Не сомневаюсь, профессор знал ответ хотя бы на этот вопрос. Просто, решил пошутить.

Вечер получился содержательный. Прощаясь, я спросил:

— Вы удовлетворены, генерал?

Он задержал мою ладонь в своей, поглядел в глаза и захохотал. Мы хорошо похохотали.

Потом мы обменивались новогодне-рождественскими открытками, с пожеланиями здоровья и благополучия.

Я знал, что здоровье профессора оставляет желать лучшего.

Что же касается нашего благополучия, то, сами понимаете...

Длинные сутки

30 июня 1990 года. Я с дочерью Наташей возвращался на Север из Кременца, где мы в очередной раз проведали могилы родных. В опустевшем доме за пригорком оставалась одна Лида. Тяжело было расставаться: вероятность новых встреч неуклонно падала...

Стояла жарища — за тридцать. Народ маялся в ремонтируемом здании львовского аэровокзала и вокруг. Прохладительных напитков, как и было всегда принято в таких случаях, не хватало. Удивляла тишина: ни взлётов, ни посадок. И всё же регистрацию на наш рейс 8678, хоть и с опозданием, объявили. По расписанию прибытие в Ленинград предполагалось после двадцати трёх, едва успевали в метро и к друзьям на Петроградскую. Здесь было место встречи с нашей мамой, она летела где-то в это же время из Краснодара, там были свои могилы... Переночуем, и утром — дальше, уже вместе. Домой. На Север.

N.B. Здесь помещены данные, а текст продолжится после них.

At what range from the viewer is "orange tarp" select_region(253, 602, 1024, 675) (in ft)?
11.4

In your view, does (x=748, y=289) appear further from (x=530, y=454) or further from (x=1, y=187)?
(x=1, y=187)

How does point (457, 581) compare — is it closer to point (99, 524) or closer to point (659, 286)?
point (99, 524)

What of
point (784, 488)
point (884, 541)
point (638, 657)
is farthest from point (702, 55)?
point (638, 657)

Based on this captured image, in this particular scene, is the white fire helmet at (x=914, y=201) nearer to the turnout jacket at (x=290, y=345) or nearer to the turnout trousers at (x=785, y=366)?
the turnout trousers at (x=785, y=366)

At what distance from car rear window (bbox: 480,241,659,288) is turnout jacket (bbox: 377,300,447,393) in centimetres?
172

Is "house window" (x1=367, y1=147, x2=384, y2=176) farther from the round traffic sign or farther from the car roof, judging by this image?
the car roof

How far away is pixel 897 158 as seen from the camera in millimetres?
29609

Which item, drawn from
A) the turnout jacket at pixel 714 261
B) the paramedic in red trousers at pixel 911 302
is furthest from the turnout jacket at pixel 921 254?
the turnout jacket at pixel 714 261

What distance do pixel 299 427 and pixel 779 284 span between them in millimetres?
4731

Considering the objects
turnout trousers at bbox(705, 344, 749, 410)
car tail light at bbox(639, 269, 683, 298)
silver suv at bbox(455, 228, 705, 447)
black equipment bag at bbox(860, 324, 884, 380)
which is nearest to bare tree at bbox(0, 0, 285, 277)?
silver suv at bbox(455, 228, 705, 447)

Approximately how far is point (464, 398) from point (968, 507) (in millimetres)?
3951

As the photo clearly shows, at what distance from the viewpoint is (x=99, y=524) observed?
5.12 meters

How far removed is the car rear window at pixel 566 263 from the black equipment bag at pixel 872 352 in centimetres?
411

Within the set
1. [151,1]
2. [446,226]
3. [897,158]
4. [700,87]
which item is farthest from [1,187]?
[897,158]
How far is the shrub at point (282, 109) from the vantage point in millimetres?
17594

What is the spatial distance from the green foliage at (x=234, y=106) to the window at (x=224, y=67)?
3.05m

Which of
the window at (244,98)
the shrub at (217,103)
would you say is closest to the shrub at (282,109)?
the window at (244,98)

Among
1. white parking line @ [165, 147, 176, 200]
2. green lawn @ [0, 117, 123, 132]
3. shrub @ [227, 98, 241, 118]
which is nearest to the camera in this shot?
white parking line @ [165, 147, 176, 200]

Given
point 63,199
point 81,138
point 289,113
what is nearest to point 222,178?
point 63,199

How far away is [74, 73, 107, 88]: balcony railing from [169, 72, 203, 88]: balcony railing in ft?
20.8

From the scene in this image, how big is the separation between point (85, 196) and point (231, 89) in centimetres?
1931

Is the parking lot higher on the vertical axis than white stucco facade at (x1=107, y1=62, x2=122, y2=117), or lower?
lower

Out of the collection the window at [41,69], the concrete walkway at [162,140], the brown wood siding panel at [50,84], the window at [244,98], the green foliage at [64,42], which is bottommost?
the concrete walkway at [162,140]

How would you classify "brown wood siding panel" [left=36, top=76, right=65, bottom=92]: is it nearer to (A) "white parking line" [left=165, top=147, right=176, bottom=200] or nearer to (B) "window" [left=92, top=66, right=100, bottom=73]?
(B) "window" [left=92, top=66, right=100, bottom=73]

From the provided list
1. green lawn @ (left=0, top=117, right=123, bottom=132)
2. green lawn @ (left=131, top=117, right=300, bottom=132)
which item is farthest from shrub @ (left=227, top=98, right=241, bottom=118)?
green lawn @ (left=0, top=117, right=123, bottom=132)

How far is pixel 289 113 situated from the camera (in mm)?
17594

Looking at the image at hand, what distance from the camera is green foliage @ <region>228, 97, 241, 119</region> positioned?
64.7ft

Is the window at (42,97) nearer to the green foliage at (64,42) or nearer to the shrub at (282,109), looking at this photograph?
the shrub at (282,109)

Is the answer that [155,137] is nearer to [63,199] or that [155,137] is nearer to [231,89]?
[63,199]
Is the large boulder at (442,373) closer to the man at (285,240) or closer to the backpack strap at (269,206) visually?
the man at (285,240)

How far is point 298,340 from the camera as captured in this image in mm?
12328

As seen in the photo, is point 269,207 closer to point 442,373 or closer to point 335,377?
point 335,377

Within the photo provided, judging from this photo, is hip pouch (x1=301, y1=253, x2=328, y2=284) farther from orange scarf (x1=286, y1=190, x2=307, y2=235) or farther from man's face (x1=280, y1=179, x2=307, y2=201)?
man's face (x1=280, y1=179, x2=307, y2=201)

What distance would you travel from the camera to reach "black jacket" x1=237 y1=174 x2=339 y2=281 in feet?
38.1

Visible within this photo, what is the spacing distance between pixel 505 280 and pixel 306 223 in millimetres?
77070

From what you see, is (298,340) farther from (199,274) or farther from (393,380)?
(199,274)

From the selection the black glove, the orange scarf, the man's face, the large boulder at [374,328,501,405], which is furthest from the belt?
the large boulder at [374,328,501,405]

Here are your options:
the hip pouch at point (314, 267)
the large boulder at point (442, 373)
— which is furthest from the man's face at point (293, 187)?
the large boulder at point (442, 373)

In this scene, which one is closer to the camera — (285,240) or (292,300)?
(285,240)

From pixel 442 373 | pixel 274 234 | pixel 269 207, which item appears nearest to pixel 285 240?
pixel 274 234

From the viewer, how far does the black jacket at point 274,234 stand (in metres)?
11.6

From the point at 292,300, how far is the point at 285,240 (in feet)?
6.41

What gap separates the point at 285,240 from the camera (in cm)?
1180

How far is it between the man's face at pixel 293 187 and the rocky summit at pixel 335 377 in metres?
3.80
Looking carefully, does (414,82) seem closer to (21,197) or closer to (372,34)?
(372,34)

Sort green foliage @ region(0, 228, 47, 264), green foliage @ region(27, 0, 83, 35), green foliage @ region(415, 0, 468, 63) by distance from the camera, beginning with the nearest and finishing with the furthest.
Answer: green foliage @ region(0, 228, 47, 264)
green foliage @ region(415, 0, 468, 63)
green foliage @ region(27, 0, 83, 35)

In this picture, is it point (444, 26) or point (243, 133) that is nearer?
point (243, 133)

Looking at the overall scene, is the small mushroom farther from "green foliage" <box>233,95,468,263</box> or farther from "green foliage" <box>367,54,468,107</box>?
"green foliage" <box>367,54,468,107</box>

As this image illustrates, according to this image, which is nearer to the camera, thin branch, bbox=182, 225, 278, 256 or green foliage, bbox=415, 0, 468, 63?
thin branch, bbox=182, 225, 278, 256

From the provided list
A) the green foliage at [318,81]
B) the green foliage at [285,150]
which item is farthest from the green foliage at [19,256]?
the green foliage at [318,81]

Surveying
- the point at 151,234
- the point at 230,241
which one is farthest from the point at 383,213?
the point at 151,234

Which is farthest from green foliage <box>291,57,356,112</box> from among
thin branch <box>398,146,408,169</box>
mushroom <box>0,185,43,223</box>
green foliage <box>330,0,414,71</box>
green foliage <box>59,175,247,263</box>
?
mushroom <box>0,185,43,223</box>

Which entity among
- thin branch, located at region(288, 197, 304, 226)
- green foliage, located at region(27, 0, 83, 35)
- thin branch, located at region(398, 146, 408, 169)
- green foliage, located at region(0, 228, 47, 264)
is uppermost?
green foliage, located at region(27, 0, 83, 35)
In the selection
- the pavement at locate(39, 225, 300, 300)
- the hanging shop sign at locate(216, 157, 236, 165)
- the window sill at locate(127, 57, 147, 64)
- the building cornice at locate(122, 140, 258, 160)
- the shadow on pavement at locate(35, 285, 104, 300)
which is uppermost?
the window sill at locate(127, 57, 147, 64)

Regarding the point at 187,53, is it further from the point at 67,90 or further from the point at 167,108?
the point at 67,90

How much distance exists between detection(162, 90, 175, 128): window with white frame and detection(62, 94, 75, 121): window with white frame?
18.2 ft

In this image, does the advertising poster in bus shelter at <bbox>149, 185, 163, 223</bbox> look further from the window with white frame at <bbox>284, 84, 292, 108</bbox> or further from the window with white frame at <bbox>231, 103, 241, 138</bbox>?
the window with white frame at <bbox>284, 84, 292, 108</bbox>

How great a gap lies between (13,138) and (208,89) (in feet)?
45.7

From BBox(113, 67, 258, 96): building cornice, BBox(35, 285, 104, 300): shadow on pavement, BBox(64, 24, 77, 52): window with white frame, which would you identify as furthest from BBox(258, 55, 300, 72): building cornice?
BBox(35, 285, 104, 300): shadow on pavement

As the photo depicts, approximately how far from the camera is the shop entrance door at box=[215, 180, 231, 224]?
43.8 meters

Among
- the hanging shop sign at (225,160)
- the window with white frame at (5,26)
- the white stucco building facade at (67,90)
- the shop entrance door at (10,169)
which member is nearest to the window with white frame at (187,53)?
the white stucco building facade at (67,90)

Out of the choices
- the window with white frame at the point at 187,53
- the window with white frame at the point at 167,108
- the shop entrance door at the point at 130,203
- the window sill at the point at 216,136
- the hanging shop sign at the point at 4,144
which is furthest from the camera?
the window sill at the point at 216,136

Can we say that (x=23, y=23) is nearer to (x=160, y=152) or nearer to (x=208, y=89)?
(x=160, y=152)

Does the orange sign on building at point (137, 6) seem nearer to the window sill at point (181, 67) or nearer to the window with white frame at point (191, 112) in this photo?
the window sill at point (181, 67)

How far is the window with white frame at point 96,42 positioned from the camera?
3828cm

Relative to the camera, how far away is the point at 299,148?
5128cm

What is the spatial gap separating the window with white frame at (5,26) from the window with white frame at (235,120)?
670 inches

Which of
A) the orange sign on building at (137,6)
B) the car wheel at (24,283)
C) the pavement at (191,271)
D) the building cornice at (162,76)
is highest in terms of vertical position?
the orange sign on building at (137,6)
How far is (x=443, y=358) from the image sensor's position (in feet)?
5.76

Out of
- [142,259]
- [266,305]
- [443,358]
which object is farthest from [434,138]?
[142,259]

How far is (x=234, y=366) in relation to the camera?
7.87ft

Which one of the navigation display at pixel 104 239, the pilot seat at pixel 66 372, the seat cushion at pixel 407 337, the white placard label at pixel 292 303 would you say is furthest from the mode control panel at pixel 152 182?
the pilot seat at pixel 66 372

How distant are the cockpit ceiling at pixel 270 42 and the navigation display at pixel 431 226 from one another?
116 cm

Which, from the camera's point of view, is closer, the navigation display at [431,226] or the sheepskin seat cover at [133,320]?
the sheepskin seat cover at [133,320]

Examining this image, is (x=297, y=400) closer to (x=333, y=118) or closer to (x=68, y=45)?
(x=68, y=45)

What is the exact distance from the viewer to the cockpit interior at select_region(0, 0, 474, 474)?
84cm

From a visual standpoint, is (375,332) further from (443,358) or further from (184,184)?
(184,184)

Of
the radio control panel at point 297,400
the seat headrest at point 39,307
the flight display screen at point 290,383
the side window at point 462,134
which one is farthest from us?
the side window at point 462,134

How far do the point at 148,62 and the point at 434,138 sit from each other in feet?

Спецконтроль прошёл по-быстрому, но весь багаж оставили с пассажирами. Затем всех нас погрузили в поданные к перрону обычные городские автобусы и повезли куда-то в сторону от аэропорта и вообще за город. Наталия высказала предположение о появлении нового вида услуг аэрофлота: нас везут автобусами прямо в Ленинград. Ехали минут сорок, затем стали выгружаться у какого-то явно не гражданского аэродрома, получилась большая толпа с огромным количеством вещей: в это время года все везли с Юга что-нибудь вкусное. Не верилось, что всё это втиснется в один самолет. Но Ту-154 — вместительный лайнер...

Вместо 21 часа вылетели в 22.30. Ночлег у друзей в Ленинграде из проблематичного превращался в крайне маловероятный. Трещала вся наша программа.

Так оно и выйдет. «Летайте самолётами Аэрофлота!»

В лайнере — два салона. Наши места — в первом. Включилась вентиляция, стало легче дышать. Впереди почти два часа полёта, можно наконец расслабиться. День был тяжёлый: расстроенное лицо Лиды — теперь уже единственного обитателя отчего дома, трёхчасовая поездка в раскалённой жестянке автобуса, маята по Львову, неясность с вылетом...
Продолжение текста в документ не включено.